Collected data

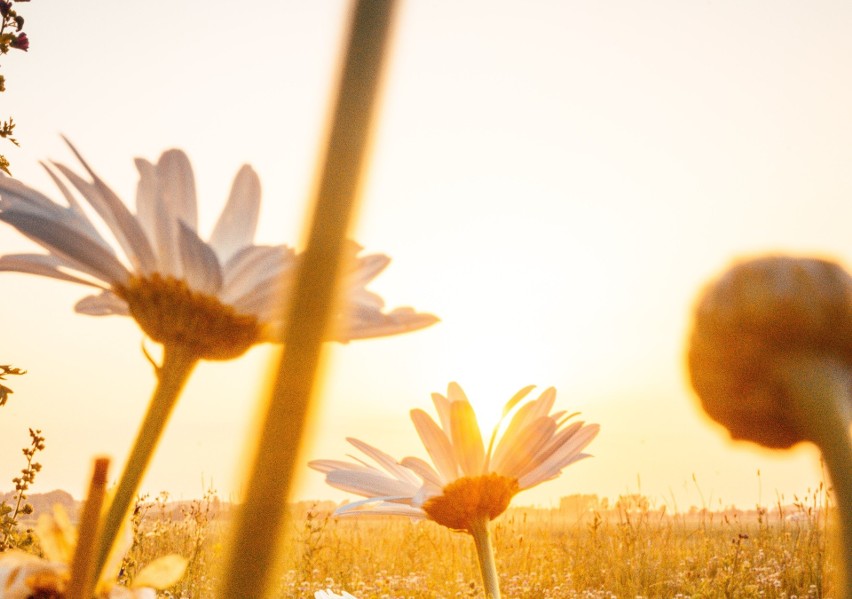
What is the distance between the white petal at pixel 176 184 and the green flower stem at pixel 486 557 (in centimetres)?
55

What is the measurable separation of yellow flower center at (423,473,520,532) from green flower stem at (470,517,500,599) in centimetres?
1

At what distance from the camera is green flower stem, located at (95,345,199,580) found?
426mm

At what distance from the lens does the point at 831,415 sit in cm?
30

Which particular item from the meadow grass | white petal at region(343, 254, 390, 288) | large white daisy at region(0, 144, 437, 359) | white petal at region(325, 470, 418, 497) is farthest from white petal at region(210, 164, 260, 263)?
the meadow grass

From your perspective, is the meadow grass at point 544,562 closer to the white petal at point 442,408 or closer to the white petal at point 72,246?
the white petal at point 442,408

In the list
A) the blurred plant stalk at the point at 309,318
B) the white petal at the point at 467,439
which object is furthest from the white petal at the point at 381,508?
the blurred plant stalk at the point at 309,318

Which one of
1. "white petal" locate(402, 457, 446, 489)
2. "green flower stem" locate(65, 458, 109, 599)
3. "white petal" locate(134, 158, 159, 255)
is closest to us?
"green flower stem" locate(65, 458, 109, 599)

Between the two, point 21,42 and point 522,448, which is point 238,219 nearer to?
point 522,448

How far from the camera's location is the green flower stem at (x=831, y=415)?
0.25m

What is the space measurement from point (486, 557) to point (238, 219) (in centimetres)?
56

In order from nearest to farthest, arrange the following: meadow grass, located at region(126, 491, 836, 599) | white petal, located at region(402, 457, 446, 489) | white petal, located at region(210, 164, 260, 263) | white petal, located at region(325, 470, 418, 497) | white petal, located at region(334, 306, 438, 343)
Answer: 1. white petal, located at region(334, 306, 438, 343)
2. white petal, located at region(210, 164, 260, 263)
3. white petal, located at region(325, 470, 418, 497)
4. white petal, located at region(402, 457, 446, 489)
5. meadow grass, located at region(126, 491, 836, 599)

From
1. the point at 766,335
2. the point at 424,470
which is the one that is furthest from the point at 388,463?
the point at 766,335

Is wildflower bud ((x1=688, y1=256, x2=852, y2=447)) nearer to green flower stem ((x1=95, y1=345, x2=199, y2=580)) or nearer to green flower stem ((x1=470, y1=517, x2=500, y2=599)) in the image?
green flower stem ((x1=95, y1=345, x2=199, y2=580))

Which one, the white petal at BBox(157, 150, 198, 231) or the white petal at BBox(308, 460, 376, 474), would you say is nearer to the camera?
the white petal at BBox(157, 150, 198, 231)
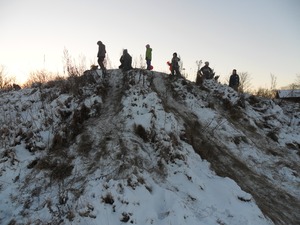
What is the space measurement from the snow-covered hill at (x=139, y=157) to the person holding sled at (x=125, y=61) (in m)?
1.21

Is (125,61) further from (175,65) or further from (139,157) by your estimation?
(139,157)

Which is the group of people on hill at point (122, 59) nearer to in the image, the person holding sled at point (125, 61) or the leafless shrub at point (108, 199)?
the person holding sled at point (125, 61)

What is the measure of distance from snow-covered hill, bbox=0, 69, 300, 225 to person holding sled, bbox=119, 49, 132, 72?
1.21 metres

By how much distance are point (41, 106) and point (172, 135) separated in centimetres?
510

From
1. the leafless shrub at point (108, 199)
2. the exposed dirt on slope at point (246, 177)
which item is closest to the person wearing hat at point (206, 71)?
the exposed dirt on slope at point (246, 177)

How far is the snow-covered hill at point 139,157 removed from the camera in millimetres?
5945

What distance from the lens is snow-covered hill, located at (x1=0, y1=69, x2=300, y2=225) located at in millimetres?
5945

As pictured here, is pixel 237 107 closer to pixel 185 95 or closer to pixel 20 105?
pixel 185 95

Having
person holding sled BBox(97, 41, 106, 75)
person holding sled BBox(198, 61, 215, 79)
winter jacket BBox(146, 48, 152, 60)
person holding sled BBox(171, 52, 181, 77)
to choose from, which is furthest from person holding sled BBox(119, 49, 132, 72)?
person holding sled BBox(198, 61, 215, 79)

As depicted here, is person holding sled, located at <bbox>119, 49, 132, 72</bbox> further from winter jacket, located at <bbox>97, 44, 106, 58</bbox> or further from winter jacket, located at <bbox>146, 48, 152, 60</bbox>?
winter jacket, located at <bbox>146, 48, 152, 60</bbox>

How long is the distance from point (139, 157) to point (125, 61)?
7.36m

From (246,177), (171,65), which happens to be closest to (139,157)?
(246,177)

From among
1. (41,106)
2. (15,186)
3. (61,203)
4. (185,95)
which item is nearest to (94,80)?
(41,106)

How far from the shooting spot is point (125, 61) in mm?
13734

■ EXERCISE OBJECTIVE ■
Copy every one of the records above verbatim, leaving out the pictures.

■ RESULT ■
What is the distance between the white petal at pixel 176 184 and the green flower stem at pixel 486 557 (in centimetres)?
55

What is the measurable separation of yellow flower center at (423,473,520,532) from green flower stem at (470,517,500,599) in centimetres?
1

At what distance from the camera is green flower stem, located at (95,345,199,580) found?
426mm

At what distance from the lens does the point at 831,415 sit in cm?
30

Which particular item from the meadow grass | white petal at region(343, 254, 390, 288) | large white daisy at region(0, 144, 437, 359) | white petal at region(325, 470, 418, 497) is farthest from white petal at region(210, 164, 260, 263)?
the meadow grass

From your perspective, is the meadow grass at point 544,562 closer to the white petal at point 442,408 or closer to the white petal at point 72,246?
the white petal at point 442,408

In the list
A) the blurred plant stalk at the point at 309,318
B) the white petal at the point at 467,439
which object is furthest from the white petal at the point at 381,508?
the blurred plant stalk at the point at 309,318

Which one of
1. "white petal" locate(402, 457, 446, 489)
2. "green flower stem" locate(65, 458, 109, 599)
3. "white petal" locate(134, 158, 159, 255)
is closest to us?
"green flower stem" locate(65, 458, 109, 599)

Between the two, point 21,42 and point 522,448, which is point 238,219 nearer to?
point 522,448

How far from the camera's location is the green flower stem at (x=831, y=415)?
0.25m

What is the space measurement from point (486, 557) to point (238, 219) (in centimetres)?
56

In order from nearest to farthest, arrange the following: meadow grass, located at region(126, 491, 836, 599) | white petal, located at region(402, 457, 446, 489) | white petal, located at region(210, 164, 260, 263) | white petal, located at region(325, 470, 418, 497) | white petal, located at region(334, 306, 438, 343)
Answer: 1. white petal, located at region(334, 306, 438, 343)
2. white petal, located at region(210, 164, 260, 263)
3. white petal, located at region(325, 470, 418, 497)
4. white petal, located at region(402, 457, 446, 489)
5. meadow grass, located at region(126, 491, 836, 599)

From
1. the point at 766,335
2. the point at 424,470
which is the one that is furthest from the point at 388,463?
the point at 766,335

Is wildflower bud ((x1=688, y1=256, x2=852, y2=447)) nearer to green flower stem ((x1=95, y1=345, x2=199, y2=580)) or nearer to green flower stem ((x1=470, y1=517, x2=500, y2=599)) in the image?
green flower stem ((x1=95, y1=345, x2=199, y2=580))

Which one, the white petal at BBox(157, 150, 198, 231) or the white petal at BBox(308, 460, 376, 474), would you say is nearer to the camera?
the white petal at BBox(157, 150, 198, 231)
What is the space measurement from the snow-covered hill at (x=139, y=157) to the person holding sled at (x=125, y=61) (in m)?
1.21

Is (125,61) further from (175,65) or further from (139,157) by your estimation?
(139,157)

Which is the group of people on hill at point (122, 59) nearer to in the image, the person holding sled at point (125, 61) or the leafless shrub at point (108, 199)?
the person holding sled at point (125, 61)

What is the measure of distance from snow-covered hill, bbox=0, 69, 300, 225 to person holding sled, bbox=119, 49, 132, 72?
1.21 metres

By how much distance are point (41, 106) and point (172, 135) separated in centimetres?
510

From
1. the leafless shrub at point (108, 199)
2. the exposed dirt on slope at point (246, 177)
which item is closest to the person wearing hat at point (206, 71)?
the exposed dirt on slope at point (246, 177)

How far is the snow-covered hill at point 139,157 removed from the camera in millimetres?
5945

What distance from the lens is snow-covered hill, located at (x1=0, y1=69, x2=300, y2=225) located at in millimetres?
5945

As pictured here, is pixel 237 107 closer to pixel 185 95 or closer to pixel 20 105?
pixel 185 95

Having
person holding sled BBox(97, 41, 106, 75)
person holding sled BBox(198, 61, 215, 79)
winter jacket BBox(146, 48, 152, 60)
person holding sled BBox(171, 52, 181, 77)
to choose from, which is furthest from person holding sled BBox(119, 49, 132, 72)?
person holding sled BBox(198, 61, 215, 79)

As depicted here, is person holding sled, located at <bbox>119, 49, 132, 72</bbox> further from winter jacket, located at <bbox>97, 44, 106, 58</bbox> or further from winter jacket, located at <bbox>146, 48, 152, 60</bbox>?
winter jacket, located at <bbox>146, 48, 152, 60</bbox>

How long is the distance from point (139, 157) to point (125, 61)?
7.36m

From (246,177), (171,65), which happens to be closest to (139,157)?
(246,177)

From among
1. (41,106)
2. (15,186)
3. (61,203)
4. (185,95)
which item is nearest to (94,80)?
(41,106)

How far from the shooting spot is point (125, 61) in mm?
13734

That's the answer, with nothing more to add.